During the sprint, the SharedContext tracked evolving design decisions:

engine.set_context(session.session_id, "target_users", "power users", actor="human-alice")
engine.set_context(session.session_id, "rec_algorithm", "collaborative filtering", actor="agent-RC")

At the end of each day, the SessionRecorder saved the session state.
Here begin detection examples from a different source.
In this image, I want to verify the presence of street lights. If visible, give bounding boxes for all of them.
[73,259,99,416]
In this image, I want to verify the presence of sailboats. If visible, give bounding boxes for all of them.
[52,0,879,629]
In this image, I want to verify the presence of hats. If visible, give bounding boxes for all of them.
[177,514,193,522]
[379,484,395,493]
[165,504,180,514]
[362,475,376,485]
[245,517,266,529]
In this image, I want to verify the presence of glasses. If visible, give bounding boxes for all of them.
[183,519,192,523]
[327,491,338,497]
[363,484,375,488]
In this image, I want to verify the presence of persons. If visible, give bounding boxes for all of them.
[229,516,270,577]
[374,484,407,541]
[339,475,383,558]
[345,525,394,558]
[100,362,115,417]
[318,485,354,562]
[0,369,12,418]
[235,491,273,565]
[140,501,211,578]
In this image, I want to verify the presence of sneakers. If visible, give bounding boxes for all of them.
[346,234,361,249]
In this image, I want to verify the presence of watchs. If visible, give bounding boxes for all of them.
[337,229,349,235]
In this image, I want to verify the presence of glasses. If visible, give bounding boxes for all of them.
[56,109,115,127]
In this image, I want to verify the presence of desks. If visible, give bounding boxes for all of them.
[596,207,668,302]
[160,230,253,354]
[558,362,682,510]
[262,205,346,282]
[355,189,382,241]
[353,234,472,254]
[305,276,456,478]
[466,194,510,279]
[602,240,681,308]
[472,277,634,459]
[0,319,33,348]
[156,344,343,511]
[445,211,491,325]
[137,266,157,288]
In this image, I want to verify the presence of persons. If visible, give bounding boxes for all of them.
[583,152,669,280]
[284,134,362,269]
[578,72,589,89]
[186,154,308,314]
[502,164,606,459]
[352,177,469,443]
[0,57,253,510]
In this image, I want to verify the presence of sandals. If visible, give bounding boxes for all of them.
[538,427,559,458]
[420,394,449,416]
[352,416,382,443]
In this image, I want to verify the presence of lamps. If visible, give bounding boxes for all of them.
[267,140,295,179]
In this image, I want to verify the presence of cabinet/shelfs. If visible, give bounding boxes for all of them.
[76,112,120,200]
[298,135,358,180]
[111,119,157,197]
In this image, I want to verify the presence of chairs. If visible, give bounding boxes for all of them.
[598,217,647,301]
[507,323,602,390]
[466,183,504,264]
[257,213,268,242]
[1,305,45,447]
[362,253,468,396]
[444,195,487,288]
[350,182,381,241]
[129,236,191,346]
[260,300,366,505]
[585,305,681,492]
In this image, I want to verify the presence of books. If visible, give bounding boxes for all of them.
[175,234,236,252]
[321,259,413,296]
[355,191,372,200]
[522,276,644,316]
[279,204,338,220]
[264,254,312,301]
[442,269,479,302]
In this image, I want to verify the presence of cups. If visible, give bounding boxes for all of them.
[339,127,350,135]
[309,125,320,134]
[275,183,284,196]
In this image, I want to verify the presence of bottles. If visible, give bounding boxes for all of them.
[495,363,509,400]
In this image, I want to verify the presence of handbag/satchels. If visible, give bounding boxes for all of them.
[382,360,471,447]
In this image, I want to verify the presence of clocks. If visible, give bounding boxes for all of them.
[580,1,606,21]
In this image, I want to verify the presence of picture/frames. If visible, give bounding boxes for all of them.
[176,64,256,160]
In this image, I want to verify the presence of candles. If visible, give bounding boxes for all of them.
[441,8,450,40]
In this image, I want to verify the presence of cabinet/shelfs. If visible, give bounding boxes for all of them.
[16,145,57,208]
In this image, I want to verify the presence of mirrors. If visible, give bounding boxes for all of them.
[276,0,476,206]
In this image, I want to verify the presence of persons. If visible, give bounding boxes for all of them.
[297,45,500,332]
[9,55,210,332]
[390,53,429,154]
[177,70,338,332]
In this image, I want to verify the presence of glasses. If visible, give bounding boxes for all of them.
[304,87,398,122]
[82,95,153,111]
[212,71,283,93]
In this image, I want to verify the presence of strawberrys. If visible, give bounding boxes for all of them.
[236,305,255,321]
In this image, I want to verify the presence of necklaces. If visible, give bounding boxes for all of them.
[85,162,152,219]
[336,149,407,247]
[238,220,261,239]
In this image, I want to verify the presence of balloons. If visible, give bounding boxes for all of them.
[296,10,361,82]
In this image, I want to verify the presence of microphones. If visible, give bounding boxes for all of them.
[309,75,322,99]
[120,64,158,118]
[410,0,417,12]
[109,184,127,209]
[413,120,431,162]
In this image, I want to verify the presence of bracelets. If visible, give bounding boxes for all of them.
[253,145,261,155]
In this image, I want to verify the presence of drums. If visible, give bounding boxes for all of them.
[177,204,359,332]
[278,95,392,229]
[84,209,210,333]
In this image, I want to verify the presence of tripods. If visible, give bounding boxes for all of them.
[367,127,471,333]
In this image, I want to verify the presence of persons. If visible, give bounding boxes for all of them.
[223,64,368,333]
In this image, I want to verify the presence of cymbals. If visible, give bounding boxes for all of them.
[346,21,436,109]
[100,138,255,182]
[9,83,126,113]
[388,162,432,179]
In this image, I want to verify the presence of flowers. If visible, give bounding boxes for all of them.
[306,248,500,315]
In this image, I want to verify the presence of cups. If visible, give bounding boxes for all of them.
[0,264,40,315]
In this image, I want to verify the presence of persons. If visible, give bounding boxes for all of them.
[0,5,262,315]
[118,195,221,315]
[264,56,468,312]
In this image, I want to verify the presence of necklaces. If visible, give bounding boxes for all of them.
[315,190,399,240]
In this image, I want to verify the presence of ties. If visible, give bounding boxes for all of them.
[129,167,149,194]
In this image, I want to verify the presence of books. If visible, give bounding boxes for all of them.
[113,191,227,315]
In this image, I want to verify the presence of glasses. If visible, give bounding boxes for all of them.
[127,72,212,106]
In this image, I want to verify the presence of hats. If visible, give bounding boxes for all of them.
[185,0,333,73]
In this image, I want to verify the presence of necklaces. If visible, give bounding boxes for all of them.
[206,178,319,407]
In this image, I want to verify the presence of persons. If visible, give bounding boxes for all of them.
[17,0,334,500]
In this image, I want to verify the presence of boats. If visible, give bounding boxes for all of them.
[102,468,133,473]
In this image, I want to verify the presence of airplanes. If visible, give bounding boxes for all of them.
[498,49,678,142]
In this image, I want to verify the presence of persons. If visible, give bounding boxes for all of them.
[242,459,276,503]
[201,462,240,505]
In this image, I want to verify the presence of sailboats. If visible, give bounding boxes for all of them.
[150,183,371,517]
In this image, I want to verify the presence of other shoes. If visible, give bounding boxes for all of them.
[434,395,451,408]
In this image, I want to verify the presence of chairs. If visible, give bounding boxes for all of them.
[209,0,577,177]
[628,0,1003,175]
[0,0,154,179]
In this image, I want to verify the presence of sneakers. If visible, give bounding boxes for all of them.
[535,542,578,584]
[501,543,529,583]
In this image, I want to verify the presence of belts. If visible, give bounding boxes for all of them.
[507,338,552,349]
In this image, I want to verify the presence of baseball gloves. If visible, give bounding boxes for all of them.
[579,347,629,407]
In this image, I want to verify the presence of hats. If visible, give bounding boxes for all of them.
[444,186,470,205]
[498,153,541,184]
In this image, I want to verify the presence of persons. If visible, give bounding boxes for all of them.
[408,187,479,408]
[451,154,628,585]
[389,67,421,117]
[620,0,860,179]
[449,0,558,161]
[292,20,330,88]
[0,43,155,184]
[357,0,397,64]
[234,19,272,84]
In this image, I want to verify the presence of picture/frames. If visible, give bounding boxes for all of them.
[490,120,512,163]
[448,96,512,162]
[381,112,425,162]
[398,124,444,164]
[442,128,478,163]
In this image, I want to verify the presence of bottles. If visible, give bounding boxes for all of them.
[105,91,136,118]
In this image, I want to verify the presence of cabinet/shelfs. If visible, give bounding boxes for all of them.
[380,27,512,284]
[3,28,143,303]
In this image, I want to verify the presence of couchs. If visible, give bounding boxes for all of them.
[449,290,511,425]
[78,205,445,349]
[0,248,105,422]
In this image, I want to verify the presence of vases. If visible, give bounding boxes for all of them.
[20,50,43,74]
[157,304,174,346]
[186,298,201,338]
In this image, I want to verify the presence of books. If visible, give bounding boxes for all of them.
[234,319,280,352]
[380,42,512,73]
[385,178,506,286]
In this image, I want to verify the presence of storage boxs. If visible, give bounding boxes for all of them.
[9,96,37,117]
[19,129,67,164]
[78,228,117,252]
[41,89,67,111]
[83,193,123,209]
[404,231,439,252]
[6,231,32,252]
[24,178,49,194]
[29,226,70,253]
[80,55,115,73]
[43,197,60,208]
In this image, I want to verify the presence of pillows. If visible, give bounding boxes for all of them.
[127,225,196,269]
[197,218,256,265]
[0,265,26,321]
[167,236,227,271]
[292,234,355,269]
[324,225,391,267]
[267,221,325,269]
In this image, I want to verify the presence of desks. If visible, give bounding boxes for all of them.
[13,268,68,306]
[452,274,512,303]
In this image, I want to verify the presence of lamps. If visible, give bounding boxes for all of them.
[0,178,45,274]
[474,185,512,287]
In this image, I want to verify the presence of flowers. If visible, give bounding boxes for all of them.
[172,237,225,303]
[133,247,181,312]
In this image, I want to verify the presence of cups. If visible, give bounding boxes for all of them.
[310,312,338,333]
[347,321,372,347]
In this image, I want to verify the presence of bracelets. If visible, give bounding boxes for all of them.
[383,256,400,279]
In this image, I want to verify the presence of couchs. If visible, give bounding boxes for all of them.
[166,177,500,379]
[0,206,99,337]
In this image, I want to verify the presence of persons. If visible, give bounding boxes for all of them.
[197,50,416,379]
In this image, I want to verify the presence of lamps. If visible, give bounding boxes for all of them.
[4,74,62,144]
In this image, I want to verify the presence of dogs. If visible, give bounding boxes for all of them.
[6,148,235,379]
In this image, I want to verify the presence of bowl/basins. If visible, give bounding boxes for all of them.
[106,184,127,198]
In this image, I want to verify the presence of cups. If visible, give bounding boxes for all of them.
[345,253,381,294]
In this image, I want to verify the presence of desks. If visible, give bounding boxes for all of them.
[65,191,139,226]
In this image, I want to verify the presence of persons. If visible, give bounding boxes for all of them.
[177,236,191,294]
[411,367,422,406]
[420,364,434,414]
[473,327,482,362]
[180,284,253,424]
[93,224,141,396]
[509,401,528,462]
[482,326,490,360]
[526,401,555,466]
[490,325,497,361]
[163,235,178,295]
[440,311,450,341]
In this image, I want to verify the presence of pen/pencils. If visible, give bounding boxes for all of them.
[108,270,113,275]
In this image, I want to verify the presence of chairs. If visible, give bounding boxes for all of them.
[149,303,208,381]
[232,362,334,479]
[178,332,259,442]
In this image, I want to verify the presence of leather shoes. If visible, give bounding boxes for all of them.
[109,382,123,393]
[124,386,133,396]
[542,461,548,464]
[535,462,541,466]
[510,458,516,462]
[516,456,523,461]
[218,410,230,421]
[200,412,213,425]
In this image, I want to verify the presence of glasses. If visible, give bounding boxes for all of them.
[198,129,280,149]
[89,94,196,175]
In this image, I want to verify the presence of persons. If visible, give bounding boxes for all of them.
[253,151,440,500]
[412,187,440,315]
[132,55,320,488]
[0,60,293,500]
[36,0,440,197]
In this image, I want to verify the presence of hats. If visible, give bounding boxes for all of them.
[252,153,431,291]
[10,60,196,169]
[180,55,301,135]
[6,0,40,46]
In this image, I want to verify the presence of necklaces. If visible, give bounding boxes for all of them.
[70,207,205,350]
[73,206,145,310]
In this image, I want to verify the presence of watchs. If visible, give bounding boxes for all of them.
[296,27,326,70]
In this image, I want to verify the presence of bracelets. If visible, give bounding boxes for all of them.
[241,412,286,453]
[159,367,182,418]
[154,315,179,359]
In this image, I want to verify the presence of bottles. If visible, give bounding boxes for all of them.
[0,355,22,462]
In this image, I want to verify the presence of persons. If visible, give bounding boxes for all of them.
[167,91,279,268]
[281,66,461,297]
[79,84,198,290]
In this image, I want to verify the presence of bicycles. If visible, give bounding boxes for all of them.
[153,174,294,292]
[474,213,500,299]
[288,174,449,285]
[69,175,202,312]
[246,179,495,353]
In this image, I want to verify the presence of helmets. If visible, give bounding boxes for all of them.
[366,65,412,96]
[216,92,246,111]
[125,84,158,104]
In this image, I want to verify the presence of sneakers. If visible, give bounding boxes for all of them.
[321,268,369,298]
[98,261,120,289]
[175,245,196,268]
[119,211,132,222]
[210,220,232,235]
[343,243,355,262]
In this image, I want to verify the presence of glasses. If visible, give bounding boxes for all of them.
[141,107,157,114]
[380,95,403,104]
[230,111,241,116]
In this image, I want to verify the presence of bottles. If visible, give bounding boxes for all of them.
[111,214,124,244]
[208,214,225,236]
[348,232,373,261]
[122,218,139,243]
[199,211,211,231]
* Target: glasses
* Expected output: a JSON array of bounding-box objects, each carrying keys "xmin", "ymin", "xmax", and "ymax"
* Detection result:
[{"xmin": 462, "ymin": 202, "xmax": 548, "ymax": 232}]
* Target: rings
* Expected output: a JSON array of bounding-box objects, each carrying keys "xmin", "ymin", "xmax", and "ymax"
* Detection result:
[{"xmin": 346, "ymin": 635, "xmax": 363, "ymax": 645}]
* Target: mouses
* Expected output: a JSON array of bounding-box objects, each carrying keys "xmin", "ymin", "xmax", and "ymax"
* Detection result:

On the final day, the complete session was replayed through the event bus to generate a sprint summary report.

Results

  • The sprint produced a complete recommendation engine blueprint with 23 reviewed artifacts.
  • All three quality gates were passed, with average scores of 4.1, 3.8, and 4.3 respectively.
  • The auditable session record satisfied the stakeholder review requirement without additional documentation effort.
  • The SharedContext history showed how design decisions evolved over the week, which proved valuable in post-sprint retrospectives.

Lessons Learned

  • Set max_consecutive_agent_turns based on the complexity of deliverables — lower values for high-stakes outputs, higher for routine ones.
  • Use SharedContext as the single source of truth for design decisions; this eliminates the need for separate decision logs.
  • Replay sessions through the event bus to generate summary reports rather than writing them manually.
  • The HandoffProtocol.escalation_threshold should be calibrated during the first sprint day and adjusted based on actual score distributions.

Key Takeaways

  • FCC components combine to address real-world challenges across data engineering, enterprise ontology, multi-team governance, and collaborative design.
  • Custom personas should start with hard-stop rules and grow their constitutions iteratively.
  • Governance plugins provide team autonomy without sacrificing shared safety rails.
  • The collaboration engine's session recording and replay capabilities reduce documentation overhead.
  • The CTO bridge's three-layer architecture supports integration with proprietary systems while maintaining portability.